Kansas Landlord Tenant Rights
Entering into a lease agreement is a big decision. Before you do, take a look at our quick guide to Kansas Landlord Tenant Rights below.
Landlords have certain responsibilities to their tenants. These include the duty to address, provide, or maintain the following:
- Dwelling structures
- Plumbing and sanitation
- Bed bugs
Tenants cannot make repairs themselves and deduct the cost from the rent. Landlords are prohibited from engaging in retaliatory conduct.
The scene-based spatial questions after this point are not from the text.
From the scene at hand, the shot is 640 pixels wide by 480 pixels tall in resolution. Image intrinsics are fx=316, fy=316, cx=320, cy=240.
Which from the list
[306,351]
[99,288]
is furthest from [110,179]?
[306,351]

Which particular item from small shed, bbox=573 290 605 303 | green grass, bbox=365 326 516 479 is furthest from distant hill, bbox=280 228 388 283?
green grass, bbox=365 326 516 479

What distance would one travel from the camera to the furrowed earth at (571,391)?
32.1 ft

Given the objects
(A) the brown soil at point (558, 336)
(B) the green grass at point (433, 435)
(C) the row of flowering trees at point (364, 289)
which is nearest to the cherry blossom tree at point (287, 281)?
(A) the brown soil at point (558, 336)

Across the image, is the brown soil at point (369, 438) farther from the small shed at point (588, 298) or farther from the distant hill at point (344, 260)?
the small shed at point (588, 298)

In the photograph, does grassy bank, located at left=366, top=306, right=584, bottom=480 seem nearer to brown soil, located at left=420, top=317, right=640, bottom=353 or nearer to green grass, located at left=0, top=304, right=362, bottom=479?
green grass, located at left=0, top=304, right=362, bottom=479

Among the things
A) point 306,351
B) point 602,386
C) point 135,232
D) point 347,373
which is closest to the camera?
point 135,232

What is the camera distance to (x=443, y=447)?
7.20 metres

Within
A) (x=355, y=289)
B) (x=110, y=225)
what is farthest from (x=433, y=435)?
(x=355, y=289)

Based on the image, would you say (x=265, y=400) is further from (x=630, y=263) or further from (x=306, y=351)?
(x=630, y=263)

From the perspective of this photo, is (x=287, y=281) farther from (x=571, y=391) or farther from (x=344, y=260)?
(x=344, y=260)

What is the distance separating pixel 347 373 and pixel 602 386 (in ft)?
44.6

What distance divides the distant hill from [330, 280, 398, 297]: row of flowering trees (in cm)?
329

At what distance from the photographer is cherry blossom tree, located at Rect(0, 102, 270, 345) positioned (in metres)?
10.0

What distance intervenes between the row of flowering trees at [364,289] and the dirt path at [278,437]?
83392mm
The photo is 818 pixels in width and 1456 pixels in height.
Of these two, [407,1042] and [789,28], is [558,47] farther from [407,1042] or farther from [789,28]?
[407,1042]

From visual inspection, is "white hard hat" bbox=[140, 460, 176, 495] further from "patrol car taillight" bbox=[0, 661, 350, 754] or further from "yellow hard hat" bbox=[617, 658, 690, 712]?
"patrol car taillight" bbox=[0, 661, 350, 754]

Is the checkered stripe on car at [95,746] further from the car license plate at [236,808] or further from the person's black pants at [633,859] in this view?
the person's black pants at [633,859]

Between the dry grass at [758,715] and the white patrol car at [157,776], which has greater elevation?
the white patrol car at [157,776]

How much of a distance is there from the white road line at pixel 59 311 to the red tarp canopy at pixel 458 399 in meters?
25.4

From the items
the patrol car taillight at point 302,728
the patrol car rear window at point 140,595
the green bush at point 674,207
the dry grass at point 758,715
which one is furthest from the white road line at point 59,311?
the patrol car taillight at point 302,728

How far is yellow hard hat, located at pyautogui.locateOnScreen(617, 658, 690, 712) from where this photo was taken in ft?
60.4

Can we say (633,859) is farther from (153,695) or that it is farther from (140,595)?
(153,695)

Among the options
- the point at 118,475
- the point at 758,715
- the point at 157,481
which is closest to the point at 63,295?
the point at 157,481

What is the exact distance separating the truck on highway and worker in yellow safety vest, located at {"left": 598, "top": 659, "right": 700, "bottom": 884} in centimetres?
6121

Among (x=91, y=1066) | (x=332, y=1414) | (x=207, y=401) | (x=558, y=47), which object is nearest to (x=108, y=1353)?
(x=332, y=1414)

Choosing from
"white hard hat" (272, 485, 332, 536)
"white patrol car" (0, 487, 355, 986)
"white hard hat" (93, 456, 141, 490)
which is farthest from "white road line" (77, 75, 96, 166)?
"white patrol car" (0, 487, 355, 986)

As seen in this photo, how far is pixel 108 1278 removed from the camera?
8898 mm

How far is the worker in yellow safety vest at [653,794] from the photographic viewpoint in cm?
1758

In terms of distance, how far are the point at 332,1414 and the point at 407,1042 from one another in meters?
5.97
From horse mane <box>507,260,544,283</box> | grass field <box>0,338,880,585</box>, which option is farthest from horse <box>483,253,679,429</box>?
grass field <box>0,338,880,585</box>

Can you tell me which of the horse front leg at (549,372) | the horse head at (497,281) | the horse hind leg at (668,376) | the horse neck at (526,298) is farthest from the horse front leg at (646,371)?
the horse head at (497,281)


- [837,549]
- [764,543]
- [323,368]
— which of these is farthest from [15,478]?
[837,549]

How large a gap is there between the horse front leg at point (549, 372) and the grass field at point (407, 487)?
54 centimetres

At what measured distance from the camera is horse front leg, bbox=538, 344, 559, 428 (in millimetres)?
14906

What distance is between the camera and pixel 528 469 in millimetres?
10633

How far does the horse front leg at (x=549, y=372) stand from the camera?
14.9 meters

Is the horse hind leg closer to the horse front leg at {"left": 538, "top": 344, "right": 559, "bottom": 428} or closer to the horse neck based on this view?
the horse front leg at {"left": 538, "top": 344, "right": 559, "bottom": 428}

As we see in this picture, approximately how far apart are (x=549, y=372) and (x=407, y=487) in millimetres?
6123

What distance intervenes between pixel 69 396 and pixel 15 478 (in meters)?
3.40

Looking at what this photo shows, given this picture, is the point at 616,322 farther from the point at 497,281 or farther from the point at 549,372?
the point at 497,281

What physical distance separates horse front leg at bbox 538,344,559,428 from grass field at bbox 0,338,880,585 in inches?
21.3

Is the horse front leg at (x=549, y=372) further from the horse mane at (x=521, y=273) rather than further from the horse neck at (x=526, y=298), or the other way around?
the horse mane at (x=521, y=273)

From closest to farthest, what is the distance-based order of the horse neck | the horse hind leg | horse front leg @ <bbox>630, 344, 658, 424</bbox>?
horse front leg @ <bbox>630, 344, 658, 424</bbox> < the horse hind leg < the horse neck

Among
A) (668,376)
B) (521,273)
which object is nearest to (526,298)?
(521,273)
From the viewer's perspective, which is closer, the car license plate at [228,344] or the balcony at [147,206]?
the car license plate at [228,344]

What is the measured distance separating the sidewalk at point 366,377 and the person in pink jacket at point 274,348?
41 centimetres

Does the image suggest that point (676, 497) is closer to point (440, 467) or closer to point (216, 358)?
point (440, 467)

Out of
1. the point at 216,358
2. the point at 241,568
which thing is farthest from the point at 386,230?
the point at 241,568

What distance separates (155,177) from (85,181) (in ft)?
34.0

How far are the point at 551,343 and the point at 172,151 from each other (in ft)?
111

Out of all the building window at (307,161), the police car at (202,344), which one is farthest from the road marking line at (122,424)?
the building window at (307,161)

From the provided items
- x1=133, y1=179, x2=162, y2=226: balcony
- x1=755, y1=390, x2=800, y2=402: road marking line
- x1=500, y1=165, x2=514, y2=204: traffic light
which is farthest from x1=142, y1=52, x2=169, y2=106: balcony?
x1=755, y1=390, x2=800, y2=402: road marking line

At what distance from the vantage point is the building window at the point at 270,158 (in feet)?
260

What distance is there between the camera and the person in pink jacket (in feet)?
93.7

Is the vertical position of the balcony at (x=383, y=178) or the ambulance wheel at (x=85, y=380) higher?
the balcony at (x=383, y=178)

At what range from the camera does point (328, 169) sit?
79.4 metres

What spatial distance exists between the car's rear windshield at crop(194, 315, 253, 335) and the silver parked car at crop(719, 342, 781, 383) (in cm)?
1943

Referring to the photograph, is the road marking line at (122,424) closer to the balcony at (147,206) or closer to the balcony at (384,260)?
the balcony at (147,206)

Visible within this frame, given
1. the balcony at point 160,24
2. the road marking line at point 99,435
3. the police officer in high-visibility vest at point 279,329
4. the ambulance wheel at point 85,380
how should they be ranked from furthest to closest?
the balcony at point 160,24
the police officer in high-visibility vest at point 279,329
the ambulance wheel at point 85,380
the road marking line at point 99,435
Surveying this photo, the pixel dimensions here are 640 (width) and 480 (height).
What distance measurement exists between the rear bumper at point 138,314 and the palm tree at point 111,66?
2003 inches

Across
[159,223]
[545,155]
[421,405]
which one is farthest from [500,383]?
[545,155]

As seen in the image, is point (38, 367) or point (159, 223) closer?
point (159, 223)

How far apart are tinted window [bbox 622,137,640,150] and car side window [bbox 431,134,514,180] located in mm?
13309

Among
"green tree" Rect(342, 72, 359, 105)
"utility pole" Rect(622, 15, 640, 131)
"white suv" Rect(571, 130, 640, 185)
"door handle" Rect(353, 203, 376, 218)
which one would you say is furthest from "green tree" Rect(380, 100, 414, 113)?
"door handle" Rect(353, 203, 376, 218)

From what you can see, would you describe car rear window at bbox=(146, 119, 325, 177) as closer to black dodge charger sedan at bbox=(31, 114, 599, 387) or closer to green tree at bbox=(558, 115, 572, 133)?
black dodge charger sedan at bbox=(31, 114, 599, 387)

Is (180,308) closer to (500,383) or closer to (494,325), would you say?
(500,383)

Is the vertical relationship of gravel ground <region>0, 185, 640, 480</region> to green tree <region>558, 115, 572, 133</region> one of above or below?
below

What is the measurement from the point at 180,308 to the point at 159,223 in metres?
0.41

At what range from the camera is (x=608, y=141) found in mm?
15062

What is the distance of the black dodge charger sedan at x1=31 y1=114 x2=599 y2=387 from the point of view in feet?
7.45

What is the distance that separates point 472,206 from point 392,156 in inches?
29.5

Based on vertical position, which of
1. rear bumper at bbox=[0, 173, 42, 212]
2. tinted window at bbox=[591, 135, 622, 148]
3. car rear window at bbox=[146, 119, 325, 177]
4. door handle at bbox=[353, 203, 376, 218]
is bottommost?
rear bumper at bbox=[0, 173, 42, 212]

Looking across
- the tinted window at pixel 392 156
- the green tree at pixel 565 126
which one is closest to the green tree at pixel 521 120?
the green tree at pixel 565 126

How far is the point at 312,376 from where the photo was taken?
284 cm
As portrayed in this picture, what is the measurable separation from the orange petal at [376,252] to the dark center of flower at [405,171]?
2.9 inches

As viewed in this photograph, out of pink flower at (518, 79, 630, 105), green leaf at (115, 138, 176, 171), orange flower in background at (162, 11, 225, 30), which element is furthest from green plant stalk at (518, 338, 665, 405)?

Tenants likewise have responsibilities to their landlords. These include the duty to:
- Pay rent in a timely manner
- Keep the premises in a safe and habitable condition
- Remove all garbage
- Notify the landlord if absent for an extended period
- Not disturb other tenants or neighbors
Landlords can request up to one and a half month’s rent as a security deposit. If requested, they have 14 days to return the deposit minus deductions; otherwise, the law allows them 30 days to return the original deposit.
Rent and Fees
Landlords are allowed to charge any amount they wish for rent. They can also raise the rent by any amount but must give 30 days’ notice before increasing the rent.
Landlords have several grounds for eviction. These include:
- Nonpayment of rent
- Violation of lease terms
- No lease or the lease has ended
Tenants can legally end their leases early in the following circumstances:
- Early termination clause in the lease
- Active military duty
- Uninhabitable unit
- Landlord harassment
If tenants break their lease early, they may be held liable for the remainder of the lease term.
Lease Termination Notice
Landlords are required to give tenants notice before terminating the lease. If termination is based on nonpayment of rent, the landlord must give the tenant a 3-day Notice to Pay before beginning eviction proceedings. If the termination is for violation of lease terms, the tenant has 14 days after notice to address the issue or else the landlord may issue a 30-day notice. If the tenant has stayed beyond the lease period or no lease exists, the landlord can issue a 7-day notice for week-to-week tenants, a 30-day notice for year-to-year tenants, a 3-day notice if the tenancy has been less than 3 months or a 10-day notice for furnished apartments.
Tenants likewise must give notice to landlords before terminating a lease. Week-to-week tenants must give a 7-day notice, month-to-month tenants a 30-day notice and year-to-year tenants a 30-day notice.